*** Extract provided Section Begins ***

We mocked the masses for idolizing Hollywood elites and now 👉  ‘the stars are falling from the sky,’ yet we turned Trump into a political messiah and Musk into a techno-prophet, yet both are ‘Epsteined’ - revealed publically daily. Use discernment!

Everything you Know is wrong” like Bono said and hopfully he is not one those ‘stars’ caught in the blackmail! Why is he not speaking about the Genocide in Gaza? Just ‘Peace on Earth’ is not good enough!



We laughed at ‘cult of personality’ prosperity preachers, yet we bowed to men selling a different kind of gospel—money, disruption, and empire.

We scorned woke ideology for seeking salvation through the state, yet we embraced our own authoritarian hope in a man who could “drain the swamp” or “lead the resistance.”

We became Antichrist while we were busy waiting for Antichrist.


Hey Hey, My My—You’re Still Worshiping the Beast
Neil Young sang, “The king is gone, (perhaps you thought he was refering to Elvis) but he’s not forgotten.”  

And that’s the great lie—we thought we killed the system with the Reformation, but it just changed form.

Rome fell, but evangelical empires remained.

Monarchs were overthrown, but new rulers rose—corporate, digital, financial.

“Meet the new boss, same as the old boss.” — The Who, Won’t Get Fooled Again


History is a loop. The empires rise, the strongmen come and go, the revolutions burn bright and then collapse under the weight of their own corruption. The system never really changes—it just shifts hands. And yet, every time, we think this time will be different.


The church rejected the papacy, but new popes emerged—Prophecy pipe pipers, charismatic influencers, pastors with private jets, now Silicon Valley overlords.

We thought we exposed the lies, but we just chose new ones.
Elon is not our savior.
Trump is not our deliverer.
Technology is not our redemption nor deception!

And yet, we keep falling for it. They are punking us all! Look at the meltdown all around! Its epic!


The Real Choice: Wake Up or Burn and Bum Out
We keep talking about Antichrist as an external threat, but John was clear—it’s already here. It’s us.

*** Extract provided Section Ends ***
*** Given information Section Begins ***

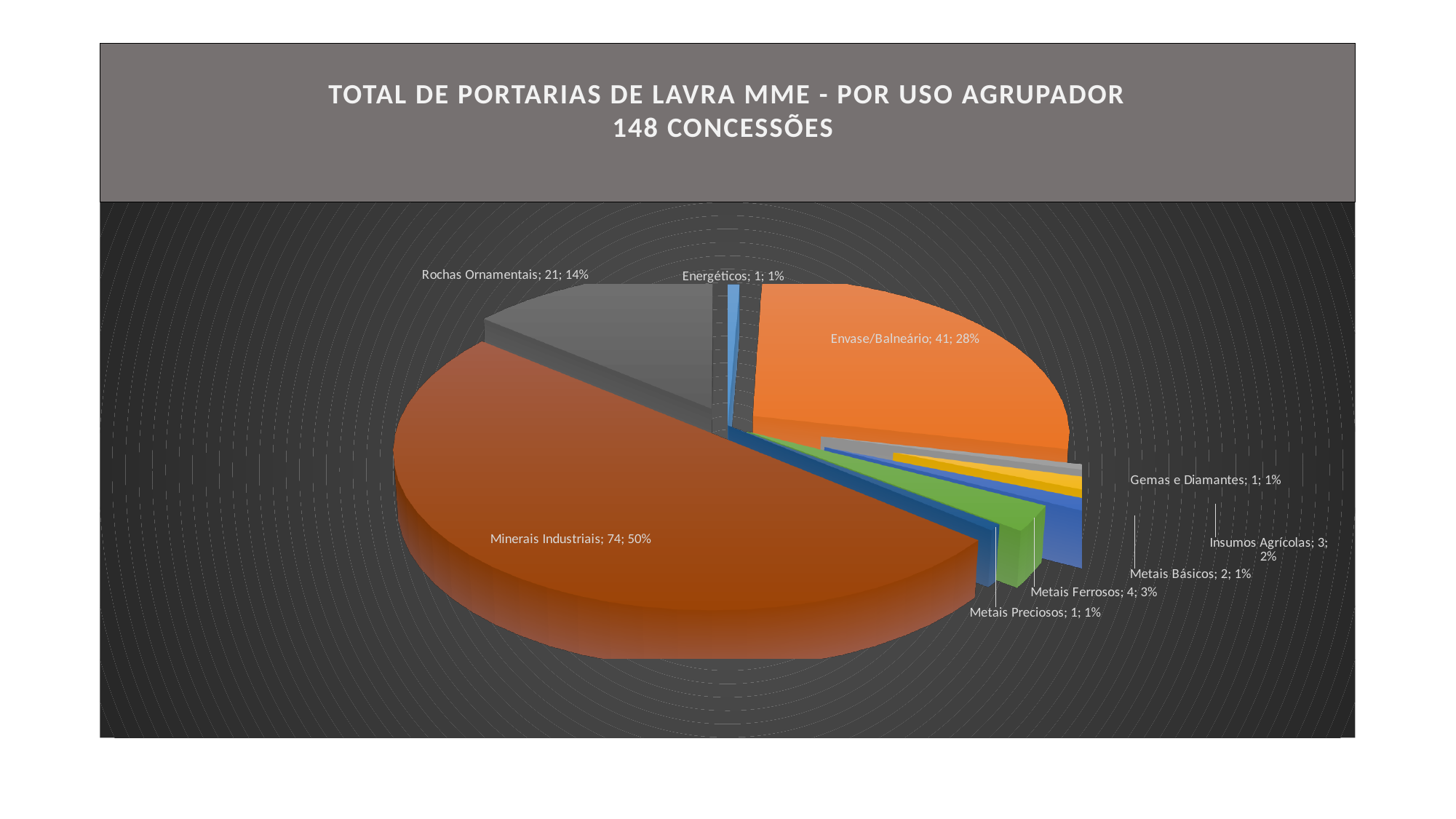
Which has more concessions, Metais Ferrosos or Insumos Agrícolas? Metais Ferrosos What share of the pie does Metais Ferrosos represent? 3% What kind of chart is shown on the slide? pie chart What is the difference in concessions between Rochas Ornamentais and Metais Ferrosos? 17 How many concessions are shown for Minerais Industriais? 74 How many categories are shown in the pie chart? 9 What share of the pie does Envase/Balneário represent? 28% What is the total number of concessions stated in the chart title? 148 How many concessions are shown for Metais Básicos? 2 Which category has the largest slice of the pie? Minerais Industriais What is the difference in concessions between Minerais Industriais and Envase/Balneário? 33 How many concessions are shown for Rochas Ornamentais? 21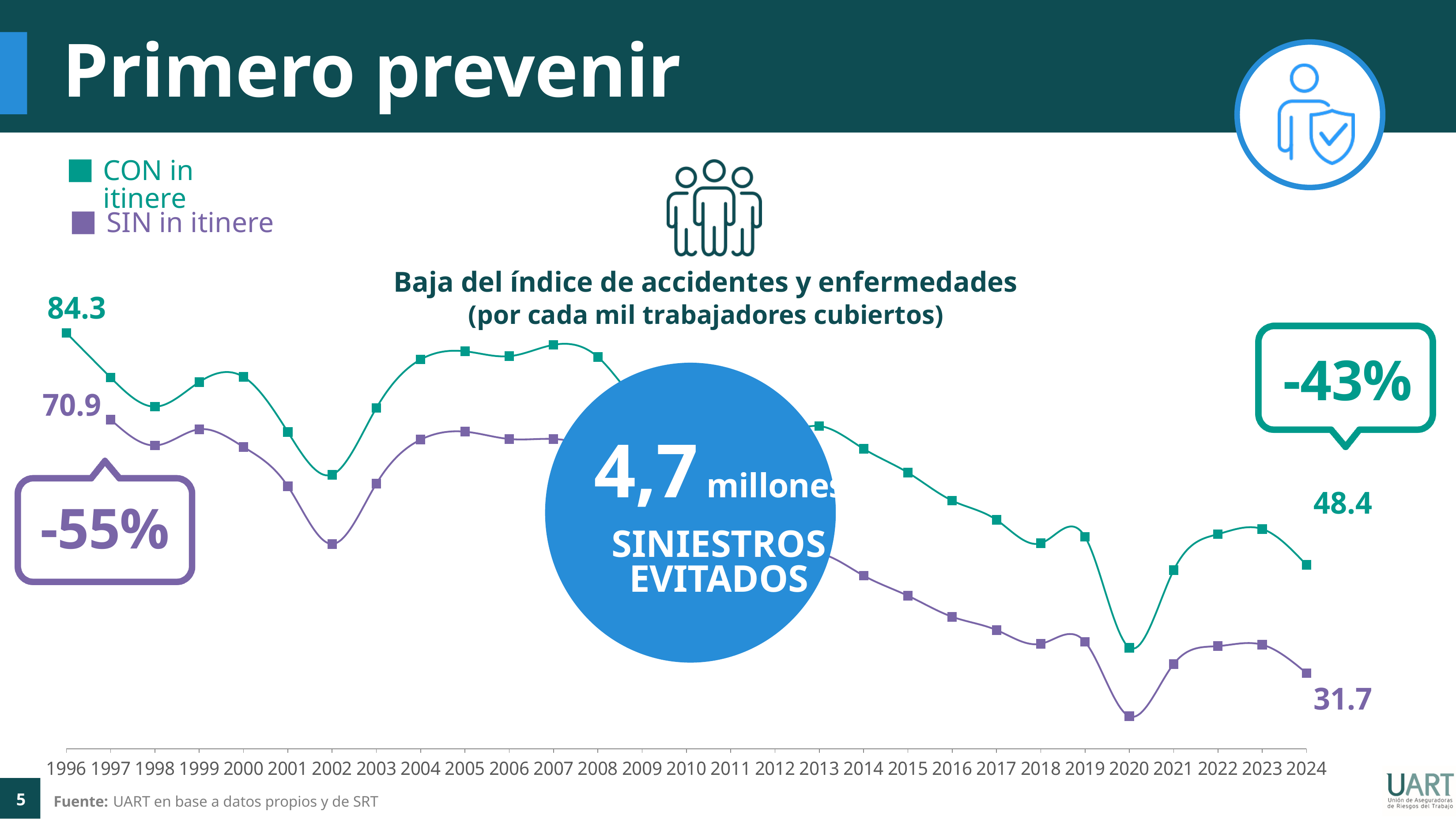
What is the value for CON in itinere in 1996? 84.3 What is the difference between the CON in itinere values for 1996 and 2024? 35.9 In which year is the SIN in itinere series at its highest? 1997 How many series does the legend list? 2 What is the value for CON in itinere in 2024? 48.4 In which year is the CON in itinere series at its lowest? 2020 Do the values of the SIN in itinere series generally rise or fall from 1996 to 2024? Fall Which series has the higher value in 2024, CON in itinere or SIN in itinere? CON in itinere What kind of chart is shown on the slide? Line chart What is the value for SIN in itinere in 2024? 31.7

*** Given information Section Ends ***

Tasks to complete:
1 – Repeat the part of the essay on false saviors from "History is a" to "Silicon Valley overlords." word for word.
2 – Continue the essay on false saviors, starting after its last sentence.
The material above comes from a separate source.

Exercise responses:
1 –
History is a loop. The empires rise, the strongmen come and go, the revolutions burn bright and then collapse under the weight of their own corruption. The system never really changes—it just shifts hands. And yet, every time, we think this time will be different.


The church rejected the papacy, but new popes emerged—Prophecy pipe pipers, charismatic influencers, pastors with private jets, now Silicon Valley overlords.

2 –
We sold our souls to politics, technology, and idealogy as ultimate theology with ethics while we criticize the ideologies of ‘Marxist’ social justice ideologs.

We bowed to the spectacle, believing that if our guy wins, the world will be set right.

We became the system we swore to destroy.

And now, we have two choices:
Burn out in the cycle of deception
 arguing against each other or Bum out!
Wake up and return and fully serve
 the real King to Heal the World.

It was never about a man in a suit or a tech billionaire in a space capsule.

It was always about who we trust.

AI, Logic, and the Illusion of Control
Neil Young sang, “The king is gone”—but the LORD is Logos—logic—and He is in the algorithm. The system isn’t dead; it just morphed into something else.

Jesus is coming again—but as A.B. Simpson proclaimed,Bring back the King !”

The kingdom isn’t something we sit back and wait for; it’s something we are called to usher in.

We thought we were breaking free, tearing down the old structures of power—but all we did was build a new digital throne, where influence is no longer measured in crowns and armies but in data, engagement, and algorithmic control.

We didn’t kill the system; we fed it.

So feed AI with truth.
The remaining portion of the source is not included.